Give the entries in the stretch from the line containing "How far from" through the line containing "718 centimetres" as a two-column CSV with the header input,output. Use one row per entry, with its text under input and its answer under output, each in one quoted field with line breaks turned into spaces.

########################################

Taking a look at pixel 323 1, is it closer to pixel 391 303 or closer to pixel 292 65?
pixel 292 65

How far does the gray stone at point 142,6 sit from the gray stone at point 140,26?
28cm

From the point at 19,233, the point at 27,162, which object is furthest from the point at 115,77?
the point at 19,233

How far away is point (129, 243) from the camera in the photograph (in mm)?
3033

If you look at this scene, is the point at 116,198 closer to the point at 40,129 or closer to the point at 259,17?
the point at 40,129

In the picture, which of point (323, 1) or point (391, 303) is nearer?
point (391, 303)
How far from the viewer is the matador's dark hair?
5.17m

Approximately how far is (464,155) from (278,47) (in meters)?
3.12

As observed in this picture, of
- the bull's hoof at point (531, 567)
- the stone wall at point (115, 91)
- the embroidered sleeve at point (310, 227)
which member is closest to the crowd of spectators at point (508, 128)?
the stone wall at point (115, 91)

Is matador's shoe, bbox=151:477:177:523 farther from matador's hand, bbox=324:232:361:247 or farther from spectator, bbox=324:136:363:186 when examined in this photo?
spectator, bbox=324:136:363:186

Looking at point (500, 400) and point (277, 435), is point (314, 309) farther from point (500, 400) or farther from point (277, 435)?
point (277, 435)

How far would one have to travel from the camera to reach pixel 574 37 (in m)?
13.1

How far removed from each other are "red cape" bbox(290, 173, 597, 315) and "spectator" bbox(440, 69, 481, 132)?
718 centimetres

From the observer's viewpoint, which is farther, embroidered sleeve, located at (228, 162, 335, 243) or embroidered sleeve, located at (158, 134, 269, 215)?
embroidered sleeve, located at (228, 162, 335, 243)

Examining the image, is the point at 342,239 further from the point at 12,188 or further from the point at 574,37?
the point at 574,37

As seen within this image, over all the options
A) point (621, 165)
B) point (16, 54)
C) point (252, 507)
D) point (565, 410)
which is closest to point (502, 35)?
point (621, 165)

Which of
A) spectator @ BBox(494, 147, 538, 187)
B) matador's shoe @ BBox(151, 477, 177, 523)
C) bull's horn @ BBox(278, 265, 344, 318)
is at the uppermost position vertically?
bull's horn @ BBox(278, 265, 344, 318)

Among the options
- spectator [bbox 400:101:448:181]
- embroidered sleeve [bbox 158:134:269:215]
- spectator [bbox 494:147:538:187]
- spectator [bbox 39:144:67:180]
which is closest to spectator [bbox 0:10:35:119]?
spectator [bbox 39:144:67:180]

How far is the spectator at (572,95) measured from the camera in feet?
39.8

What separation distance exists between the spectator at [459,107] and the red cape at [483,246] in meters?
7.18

########################################

▸ **Final answer**:
input,output
"How far from the viewer is the matador's dark hair?","5.17m"
"Approximately how far is (464,155) from (278,47) (in meters)?","3.12"
"As observed in this picture, of - the bull's hoof at point (531, 567) - the stone wall at point (115, 91) - the embroidered sleeve at point (310, 227) which member is closest to the crowd of spectators at point (508, 128)?","the stone wall at point (115, 91)"
"Is matador's shoe, bbox=151:477:177:523 farther from matador's hand, bbox=324:232:361:247 or farther from spectator, bbox=324:136:363:186 when examined in this photo?","spectator, bbox=324:136:363:186"
"Looking at point (500, 400) and point (277, 435), is point (314, 309) farther from point (500, 400) or farther from point (277, 435)?","point (277, 435)"
"How far would one have to travel from the camera to reach pixel 574 37 (in m)?","13.1"
"How far removed from each other are ""red cape"" bbox(290, 173, 597, 315) and ""spectator"" bbox(440, 69, 481, 132)?","718 centimetres"